Fig. 5: Comparison of pharmacokinetics between prior CAR-T and HRC0202.
figure 5

The chart shows cell proliferation of prior CAR-T and HRC0202. Median Cmax of prior CAR-T was 142970.50 (range, 206.60–733066.20) copies/μg DNA compared with median Cmax of HRC0202 was 30117.70 (range, 6084.35–147415.10) copies/μg DNA (p = 0.136).

Clinical trials had supported the use of anti-BCMA CAR-T in R/R MM without restriction based on tumor BCMA expression [8, 9]. Fifteen of sixteen patients (94%) who relapsed after ide-cel infusion retained BCMA-expressing tumor cells in bone marrow, which indicates that those patients may benefit from anti-BCMA therapy. In this study, the median proportion of BCMA expression in myeloma cells was 2.65% (range, 0.00–89.01%), the efficacy of the BCMA expression negative patient (patient 4) was SD at 28-day and one month later was PD. However, biallelic genomic loss of BCMA on chromosome 16p was a resistance mechanism to anti-BCMA CAR-T therapy, which leads to lack of CAR-T cell proliferation following the second infusion [24]. These suggest the need for careful detection of BCMA gene alterations for reinfusion of CAR-T cell therapy if BCMA expression is negative.

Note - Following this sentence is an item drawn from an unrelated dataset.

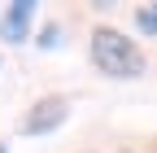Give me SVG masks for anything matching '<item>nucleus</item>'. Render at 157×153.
<instances>
[{"mask_svg":"<svg viewBox=\"0 0 157 153\" xmlns=\"http://www.w3.org/2000/svg\"><path fill=\"white\" fill-rule=\"evenodd\" d=\"M31 18H35V0H13L0 13V40L5 44H22L31 40Z\"/></svg>","mask_w":157,"mask_h":153,"instance_id":"obj_3","label":"nucleus"},{"mask_svg":"<svg viewBox=\"0 0 157 153\" xmlns=\"http://www.w3.org/2000/svg\"><path fill=\"white\" fill-rule=\"evenodd\" d=\"M135 26H140L144 35H157V0H153V5H140V9H135Z\"/></svg>","mask_w":157,"mask_h":153,"instance_id":"obj_4","label":"nucleus"},{"mask_svg":"<svg viewBox=\"0 0 157 153\" xmlns=\"http://www.w3.org/2000/svg\"><path fill=\"white\" fill-rule=\"evenodd\" d=\"M70 118V101L66 96H39L26 114H22V136H48Z\"/></svg>","mask_w":157,"mask_h":153,"instance_id":"obj_2","label":"nucleus"},{"mask_svg":"<svg viewBox=\"0 0 157 153\" xmlns=\"http://www.w3.org/2000/svg\"><path fill=\"white\" fill-rule=\"evenodd\" d=\"M0 153H9V149H5V144H0Z\"/></svg>","mask_w":157,"mask_h":153,"instance_id":"obj_6","label":"nucleus"},{"mask_svg":"<svg viewBox=\"0 0 157 153\" xmlns=\"http://www.w3.org/2000/svg\"><path fill=\"white\" fill-rule=\"evenodd\" d=\"M87 53H92V66L105 79H140L148 70V57L140 53V44L127 31H118V26H96Z\"/></svg>","mask_w":157,"mask_h":153,"instance_id":"obj_1","label":"nucleus"},{"mask_svg":"<svg viewBox=\"0 0 157 153\" xmlns=\"http://www.w3.org/2000/svg\"><path fill=\"white\" fill-rule=\"evenodd\" d=\"M35 44L44 48V53H48V48H57V44H61V26H44V35H39Z\"/></svg>","mask_w":157,"mask_h":153,"instance_id":"obj_5","label":"nucleus"}]
</instances>
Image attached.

Other approach for R/R MM patients include another targeted CAR-T and bispecific antibodies etc. In MagnetisMM-1 trial, 3 of 4 pts (75%) with prior BCMA-directed therapy achieved response (1 sCR, 2 VGPR) for Elranatamab, a humanized bispecific monoclonal antibody (BsAb) that targets BCMA [25]. In addition, treatment with teclistamab (a BCMA×CD3 BsAb) showed an ORR of 38% in anti-BCMA antibody drug conjugate-exposed patients and 45% in anti-BCMA CAR-T exposed patients [26]. Talquetamab (a GPRC5D×CD3 BsAb) had an ORR of 50% for sixteen patients who had previous exposure to BCMA–directed bispecific antibodies or CAR-T therapy [27]. Cevostamab (FcRH5×CD3 BsAb), was administered in twenty-eight patients who had received ≥1 prior CAR-T at target dose levels >90 mg, an ORR of 44.4% (4/9 patients) was achieved [28]. MCARH109 (anti-GPRC5D CAR-T) had an ORR of 70% (7/10) for patients who had received previous BCMA therapies [29]. Another anti GPRC5D CAR-T, OriCAR-017 also showed promising results, two patients had a sCR, and three patients had a VGPR in five patients who previously received anti-BCMA CAR-T therapy, including four patients who received murine-derived BCMA-targeted CAR-T and one patient who received sequential murine and human-derived BCMA-targeted CAR-T [30]. Given their efficacy, a reinfusion of alternative anti-BCMA CAR-T is not inferior to these treatments.

In summary, HRC0202 infusion is safe and effective for the R/R MM patients relapsed or refractory after prior CAR-T infusion, nonetheless, further study and more data of a wide variety of other anti-myeloma therapies are needed for the optimal strategies in patients who have relapsed or refractory following anti-BCMA CAR-T therapy.